**Study text**.
-------------------------
Fine Arts · November 14LEARN MORE
Environmental Studies Program Gets a Lift
Southwestern’s Environmental Studies Program has received a major boost thanks to $1.3 million in funding from three recent grants.
A $750,000 grant from The Andrew W. Mellon Foundation will enable the university to hire a new tenure-track faculty member in environmental geography, add environmental content to courses across the curriculum, and establish a new Center for Social and Environmental Justice.
Overall, the grant is designed to expand the global emphasis of Southwestern’s Environmental Studies Program. For example, a portion of the funds will be used to develop a new course titled “Introduction to Cultural Studies” in collaboration with the Department of Modern Languages, Literatures and Cultures.
“Unless we understand the cultures that are engaging in environmentally destructive practices, we can’t begin to change the way we live,” said Laura Hobgood-Oster, chair of the Environmental Studies Program.
The Mellon Foundation grant will enable Southwestern to hire a tenure-track faculty member in environmental geography who can begin teaching in fall 2010. Environmental geography is a branch of geography that offers tools for measuring human impact on the environment.
This will be Southwestern’s first full-time faculty member dedicated to environmental studies.
“An environmental geographer will bring critically important analytical tools to our program,” Hobgood-Oster said. “Students will learn skills that will translate into better research design and into more informed and measurable sustainability and advocacy projects.”
To go along with the grant, Southwestern create a new Mellon Environmental Fellows program. Five students a year will be offered a $5,000 fellowship to participate in a study abroad program during their junior year that has an emphasis on environmental issues. During their senior year, fellows will be expected to share what they have learned from their study abroad.
The Mellon Environmental Fellows also will provide key student leadership to the new Center for Social and Environmental Justice, which will facilitate environmental research projects on campus and in the community. A major goal of the center will be to help students integrate their study abroad experiences into local projects. For example, Hobgood-Oster said, a student who studies green building abroad might return to Georgetown and become involved with local green building initiatives.
Part of the new grant from the Mellon Foundation will enable the university to hire a full-time staff coordinator for the center who has strong skills in Geographic Information Systems (GIS). GIS is a sophisticated mapping system that allows many different kinds of data to be layered onto digital maps.
-------------------------
**What you need to do**.
**1)** Could you rewrite the stretch of the article about Southwestern's environmental studies grants from "Overall, the grant" through "on the environment.", putting "spring 2011" in place of "fall 2010"?
**2)** Can you sum up the article about Southwestern's environmental studies grants in two sentences?
**3)** What might come next in the article about Southwestern's environmental studies grants? Continue it after its final sentence.

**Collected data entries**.
-------------------------
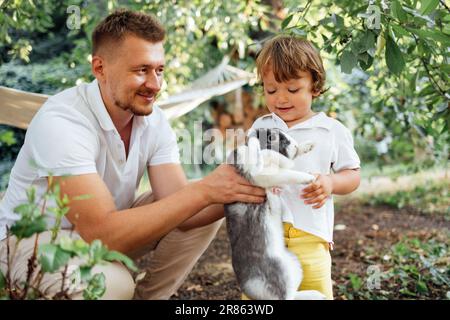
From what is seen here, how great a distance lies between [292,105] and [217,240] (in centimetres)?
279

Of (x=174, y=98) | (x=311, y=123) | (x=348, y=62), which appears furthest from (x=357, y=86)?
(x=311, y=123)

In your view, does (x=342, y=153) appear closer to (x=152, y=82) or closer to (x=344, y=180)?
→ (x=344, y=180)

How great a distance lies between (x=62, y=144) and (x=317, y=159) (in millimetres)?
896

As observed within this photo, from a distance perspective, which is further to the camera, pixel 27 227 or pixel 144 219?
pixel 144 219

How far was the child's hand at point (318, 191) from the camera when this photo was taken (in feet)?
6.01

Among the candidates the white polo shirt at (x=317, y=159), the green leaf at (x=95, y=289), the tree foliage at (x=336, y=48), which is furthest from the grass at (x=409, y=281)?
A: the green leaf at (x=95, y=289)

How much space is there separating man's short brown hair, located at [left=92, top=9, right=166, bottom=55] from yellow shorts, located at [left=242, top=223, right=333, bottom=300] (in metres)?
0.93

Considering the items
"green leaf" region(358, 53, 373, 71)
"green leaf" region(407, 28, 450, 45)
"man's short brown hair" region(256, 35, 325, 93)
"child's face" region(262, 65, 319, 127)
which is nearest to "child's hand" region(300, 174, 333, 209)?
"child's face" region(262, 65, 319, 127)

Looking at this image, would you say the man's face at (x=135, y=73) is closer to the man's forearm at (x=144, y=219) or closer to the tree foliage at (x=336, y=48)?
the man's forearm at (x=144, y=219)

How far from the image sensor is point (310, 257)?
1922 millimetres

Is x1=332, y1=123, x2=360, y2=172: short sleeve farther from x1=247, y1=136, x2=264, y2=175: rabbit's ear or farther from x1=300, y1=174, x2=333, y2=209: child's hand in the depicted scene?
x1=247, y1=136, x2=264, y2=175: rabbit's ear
-------------------------
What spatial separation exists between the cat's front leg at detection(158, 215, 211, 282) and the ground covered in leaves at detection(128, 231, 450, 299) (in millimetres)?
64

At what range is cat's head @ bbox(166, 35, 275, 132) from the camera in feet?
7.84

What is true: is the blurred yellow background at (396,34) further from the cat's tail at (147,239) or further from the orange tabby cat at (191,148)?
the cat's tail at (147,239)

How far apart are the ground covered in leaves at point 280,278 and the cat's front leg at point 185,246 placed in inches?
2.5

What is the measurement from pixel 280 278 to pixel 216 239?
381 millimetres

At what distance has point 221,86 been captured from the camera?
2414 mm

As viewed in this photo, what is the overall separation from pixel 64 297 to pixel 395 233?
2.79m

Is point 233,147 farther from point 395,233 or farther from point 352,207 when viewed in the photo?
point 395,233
-------------------------
**Your written answers**.
**1)**
Overall, the grant is designed to expand the global emphasis of Southwestern’s Environmental Studies Program. For example, a portion of the funds will be used to develop a new course titled “Introduction to Cultural Studies” in collaboration with the Department of Modern Languages, Literatures and Cultures.
“Unless we understand the cultures that are engaging in environmentally destructive practices, we can’t begin to change the way we live,” said Laura Hobgood-Oster, chair of the Environmental Studies Program.
The Mellon Foundation grant will enable Southwestern to hire a tenure-track faculty member in environmental geography who can begin teaching in spring 2011. Environmental geography is a branch of geography that offers tools for measuring human impact on the environment.

**2)** Southwestern's Environmental Studies Program has received $1.3 million from three recent grants, including $750,000 from The Andrew W. Mellon Foundation meant to expand the program's global emphasis. The Mellon grant will fund a tenure-track faculty member in environmental geography, a new Center for Social and Environmental Justice with a full-time GIS-skilled coordinator, and environmental content across the curriculum, and a new Mellon Environmental Fellows program will give five students a year $5,000 for environmentally focused study abroad.

**3)**
“GIS technology allows complex information to be presented in graphic form so that it is very understandable,” Hobgood-Oster said. “For example, students can map the spread of invasive species in order to help craft policies to halt their expansion, or they can analyze the prevalence of environmental toxins in different communities and associate that with socio-economic or racial composition of those communities to help understand environmental racism.”
A $436,000 gift from the Kendeda Fund will be used to buy the equipment for the GIS lab as well as support various sustainability projects on campus such as the Environmental Fellows program.
Southwestern also has received a $129,000 grant from the Associated Colleges of the South (ACS) that will enable the Environmental Studies Program to hire a postdoctoral fellow for two years. This fellow will teach two courses a year in the area of global ecology. The ACS postdoctoral fellow program also was funded by a gift from The Andrew W. Mellon Foundation.
Jinelle Sperry has accepted the postdoctoral position and will begin teaching a course on biodiversity in the fall. Sperry completed her doctorate in conservation biology at the University of Illinois and does research on how predator and prey relationships happen. She also has been doing research at Fort Hood on the effects of military equipment on animal habitats and how that affects the relationships between predators and their prey.
“Having this fellow will strengthen the scientific component of our Environmental Studies Program and further the development of a global emphasis for our program,” Hobgood-Oster said.
Southwestern’s Environmental Studies Program was started in the 1999-2000 academic year. It currently has 19 majors and six minors.
Hobgood-Oster said the new additions to the program will give Southwestern an environmental studies program that combines strong grounding in theory with practical experience.
“This will give Southwestern a unique approach to environmental studies that no other school in Texas has and few others in the country have,” she said.